Even more surprising: Revenues, which had sunk or had been mostly flat for all but one year since 2000, have grown. Not a lot, but grown.
Michigan is the most unlikely example of a phenomenon that was unimaginable in most states in recent years. Though nearly all states are required by law to balance their budgets, most have been able to do so only through rounds of painful spending cuts to make up for deep shortfalls in revenue.
In Michigan, a state that has cut so much so often that in the words of a former state budget director, “we were so far down that the floor looked like up to us,” nearly everyone is now clamoring desperately for a piece of the extra cash. As Gov. Rick Snyder, a first-term Republican, prepared to propose a new budget on Thursday, he and his budget team were hearing from seemingly every imaginable department, agency and interest group.
The attorney general wants 1,000 new police officers after 3,200 were cut around the state over the last decade.

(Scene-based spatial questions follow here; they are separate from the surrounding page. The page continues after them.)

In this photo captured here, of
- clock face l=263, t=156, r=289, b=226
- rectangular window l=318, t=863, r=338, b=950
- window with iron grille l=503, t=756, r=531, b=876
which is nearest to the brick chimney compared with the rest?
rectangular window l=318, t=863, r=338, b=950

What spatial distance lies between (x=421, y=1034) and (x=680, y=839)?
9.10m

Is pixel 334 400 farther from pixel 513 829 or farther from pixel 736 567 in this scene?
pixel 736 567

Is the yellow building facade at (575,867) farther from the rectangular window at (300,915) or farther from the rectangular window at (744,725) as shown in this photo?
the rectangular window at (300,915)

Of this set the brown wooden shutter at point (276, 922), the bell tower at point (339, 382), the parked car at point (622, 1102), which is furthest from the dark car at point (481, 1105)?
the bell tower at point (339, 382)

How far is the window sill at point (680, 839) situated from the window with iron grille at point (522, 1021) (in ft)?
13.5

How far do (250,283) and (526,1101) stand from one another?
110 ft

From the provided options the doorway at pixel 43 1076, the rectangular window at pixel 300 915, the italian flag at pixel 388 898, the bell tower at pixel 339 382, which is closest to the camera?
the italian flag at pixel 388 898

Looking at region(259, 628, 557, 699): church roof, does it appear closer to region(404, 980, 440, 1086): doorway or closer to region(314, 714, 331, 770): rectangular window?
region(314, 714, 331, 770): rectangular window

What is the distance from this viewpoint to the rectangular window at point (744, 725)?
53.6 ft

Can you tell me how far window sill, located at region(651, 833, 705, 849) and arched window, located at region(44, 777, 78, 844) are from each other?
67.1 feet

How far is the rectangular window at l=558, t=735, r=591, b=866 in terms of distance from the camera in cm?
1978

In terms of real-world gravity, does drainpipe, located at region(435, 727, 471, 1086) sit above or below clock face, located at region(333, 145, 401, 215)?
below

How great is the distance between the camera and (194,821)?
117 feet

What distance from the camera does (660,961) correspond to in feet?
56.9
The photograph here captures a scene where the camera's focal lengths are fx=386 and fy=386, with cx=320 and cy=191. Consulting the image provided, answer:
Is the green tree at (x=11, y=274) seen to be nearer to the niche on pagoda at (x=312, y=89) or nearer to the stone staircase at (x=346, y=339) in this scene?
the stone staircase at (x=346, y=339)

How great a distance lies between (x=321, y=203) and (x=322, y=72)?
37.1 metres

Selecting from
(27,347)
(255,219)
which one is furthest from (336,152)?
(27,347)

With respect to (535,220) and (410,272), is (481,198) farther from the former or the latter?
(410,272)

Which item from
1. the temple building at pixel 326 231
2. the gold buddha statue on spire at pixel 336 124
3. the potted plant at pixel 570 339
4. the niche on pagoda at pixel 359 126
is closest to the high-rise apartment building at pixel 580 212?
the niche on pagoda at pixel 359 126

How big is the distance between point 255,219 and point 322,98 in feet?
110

Schools leaders say they need to offset cutbacks that have left teachers laid off and schools closed. Child advocates want money for early education for toddlers from poor families; construction workers want money for Michigan’s crumbling roads; and on and on.
For years in Michigan, the only certainty seemed to be a vanishing state budget. The auto manufacturing industry, so central to the state’s existence, was believed to be fading, then collapsing. At various times, Michigan officials had to offset more than $10 billion in expected shortfalls — closing prisons, eliminating state departments and cutting funds to libraries, day care programs, crime laboratories, zoos and more. By 2010, Robert L. Emerson, the budget director under Gov. Jennifer M. Granholm, a two-term Democrat who preceded Mr. Snyder, said he found himself working with general fund revenues that had dropped to levels last seen in the early 1990s (or the 1960s, when adjusted for inflation).